What is a Private Azure Kubernetes Cluster?

The main difference between a standard AKS class and a private AKS cluster is that in a private AKS cluster you have a private endpoint instead of a public endpoint.

The private endpoint has a private IP address allocated within the range of the VNET.

Because you have a private endpoint and the IP address itself is in the same subnet as the IP addresses for the worker nodes, there is no need to set up tunnels. But anyways, the tunnels are still there. They are not strictly needed but they are there.

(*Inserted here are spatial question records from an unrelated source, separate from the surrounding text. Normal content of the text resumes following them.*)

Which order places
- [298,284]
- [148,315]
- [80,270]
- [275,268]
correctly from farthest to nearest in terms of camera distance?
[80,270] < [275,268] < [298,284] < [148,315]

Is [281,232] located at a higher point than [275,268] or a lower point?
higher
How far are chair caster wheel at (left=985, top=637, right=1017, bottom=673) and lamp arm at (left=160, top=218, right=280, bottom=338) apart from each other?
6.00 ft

After setting up Azure Bastion in the same VNET as the private AKS cluster I was able to verify this:

$ kubectl get pods -n kube-system

kubectl get pods -n kube-system
NAME                                    READY   STATUS    RESTARTS   AGE
azure-cni-networkmonitor-6sssf          1/1     Running   0          3h32m
azure-cni-networkmonitor-7qqa8          1/1     Running   0          3h33m
azure-cni-networkmonitor-mad2t          1/1     Running   0          3h32m
...
tunnelfront-65467fd9-jqn64              1/1     Running   0          3h36m

And there you have it. tunnelfront pod is still running as a pod. It is still creating the tunnel between the control plane and the worker nodes but all communication is done via private ip, and via the Private Link.

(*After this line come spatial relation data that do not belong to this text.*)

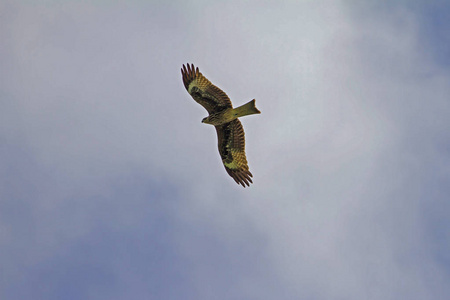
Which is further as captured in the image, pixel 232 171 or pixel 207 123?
pixel 232 171

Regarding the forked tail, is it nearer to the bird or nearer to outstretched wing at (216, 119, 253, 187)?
the bird

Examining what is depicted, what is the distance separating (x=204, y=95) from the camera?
20938 millimetres

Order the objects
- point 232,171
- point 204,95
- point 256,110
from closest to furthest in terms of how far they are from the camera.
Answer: point 256,110, point 204,95, point 232,171

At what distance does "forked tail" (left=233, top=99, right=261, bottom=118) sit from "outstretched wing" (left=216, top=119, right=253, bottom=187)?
1.15 meters

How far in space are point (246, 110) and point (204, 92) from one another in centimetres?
206

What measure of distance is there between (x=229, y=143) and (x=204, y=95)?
95.3 inches

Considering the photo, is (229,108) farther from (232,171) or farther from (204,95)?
(232,171)

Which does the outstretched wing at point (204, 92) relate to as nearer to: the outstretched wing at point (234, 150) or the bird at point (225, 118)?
the bird at point (225, 118)

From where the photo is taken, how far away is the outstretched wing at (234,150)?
21.7 m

Why is tunnelfront still needed? Good question, it might be still there because it still retains an important function to mediate communication via Grpc between the Control Plane and the Worker Nodes.

So the main difference to a Standard AKS Cluster is that the connection between the Control Plane and the Private Endpoint is done via a Private Link.

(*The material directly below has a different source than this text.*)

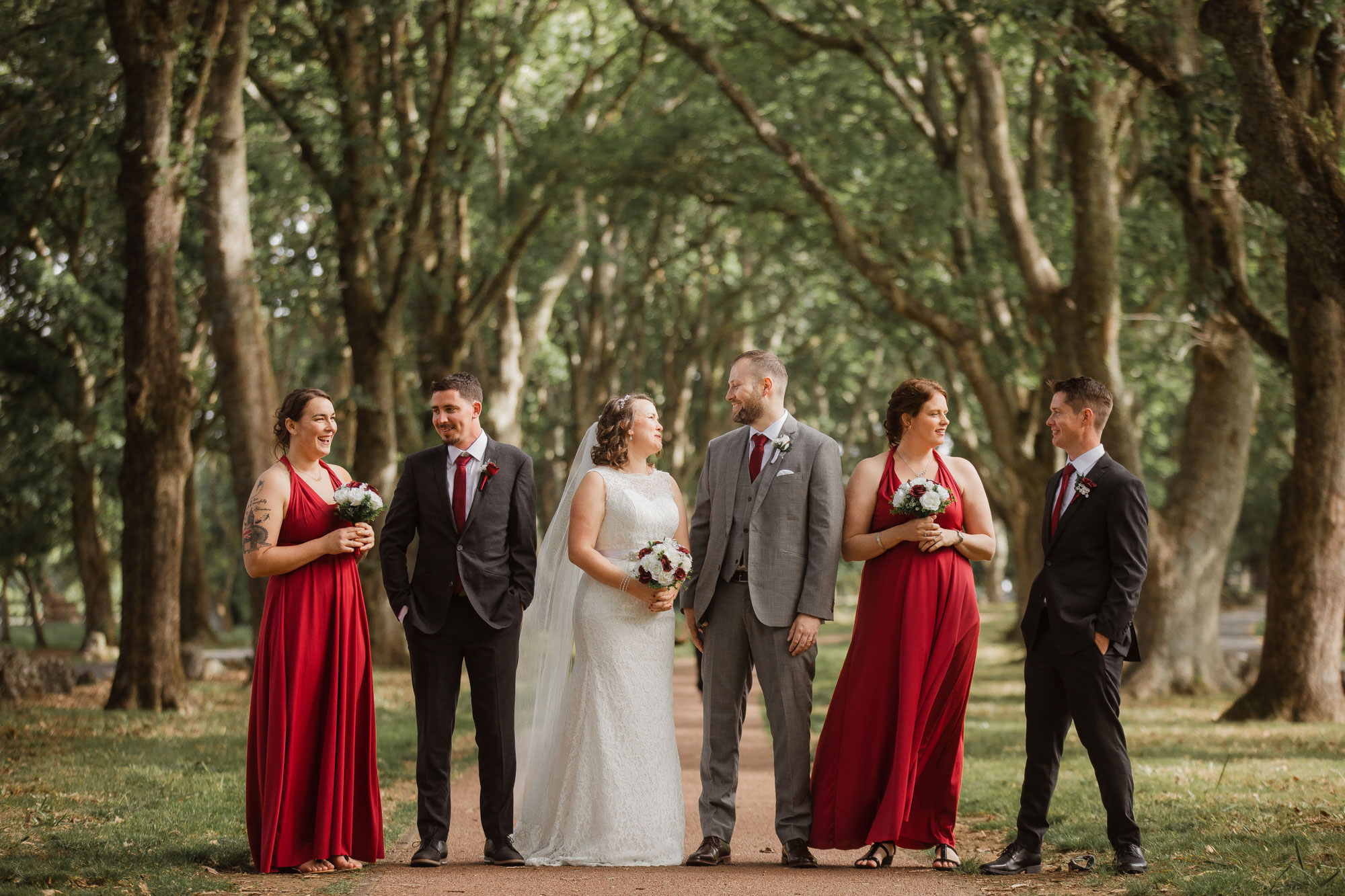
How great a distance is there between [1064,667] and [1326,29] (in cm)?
782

Because we have a private endpoint, it’s no longer possible to connect from the public internet to the private k8s API endpoint.

In order to access the control plane from the outside, you will need to use either a VPN, or if that is not possible you can access the API Server via a jump box, or more recently you can use Azure Bastion.

Although having a private AKS cluster is definitely best practice, from a security point of view, having a private AKS cluster makes it much more complicated to administer the cluster.

For example, setting up CI/CD gets trickier, particularly if you are using a cloud service like Github or Gitlab. This is because if you use a Gitlab/Github shared runner which is outside the private network, it has no access to the VNET where your AKS Cluster private endpoint is located. Yes, there are ways around it. But then you will be weakening security anyway.

And that’s about it. I hope you found this article useful. Now you should know the difference between a Standard and a private AKS cluster. Now you should be able to make the right decision and go with the one that suits your enterprise!

Comments

2 responses to “What is the difference between a Standard Azure AKS Cluster and a Private AKS Cluster?”

  1. RajeshAr

    Hi, Nice post, is this statement in your post is correct? “Because you have a private endpoint and the IP address itself is in the same subnet as the IP addresses for the worker nodes, there is no need to set up tunnels.”

    My understanding is private cluster will put the control pane in a separate VNET than the one where the nodes reside in. We would need a connection between them by means of private link to get it work. But the above statement you saying they are in same subnet and can access without any tunnel.

    1. Armindo Cachada

      Hi Rajesh,

      The main purpose of the tunnel in AKS is to allow connecting from the outside to the inside. The outside is the control plane, and on the inside of the VNET are the worker nodes. The communication has to be done via a public IP, hence it is less secure.

      With a private AKS cluster this tunnel is not required for this type of connectivity, but maybe it might still be used in the private cluster for other purposes.

      The control plane for the private cluster is in a separate VNET, however, there is a private link between the VNET where the control plane is hosted and the VNET where the Worker nodes are hosted. This private link connects a private endpoint to the control plane itself.
      Because of this, there is no need to setup a tunnel, as the private endpoint is in the same VNET as the AKS worker nodes. All communication can be done via private ips.

      I probably need to correct this article to make it more accurate, will do that soon.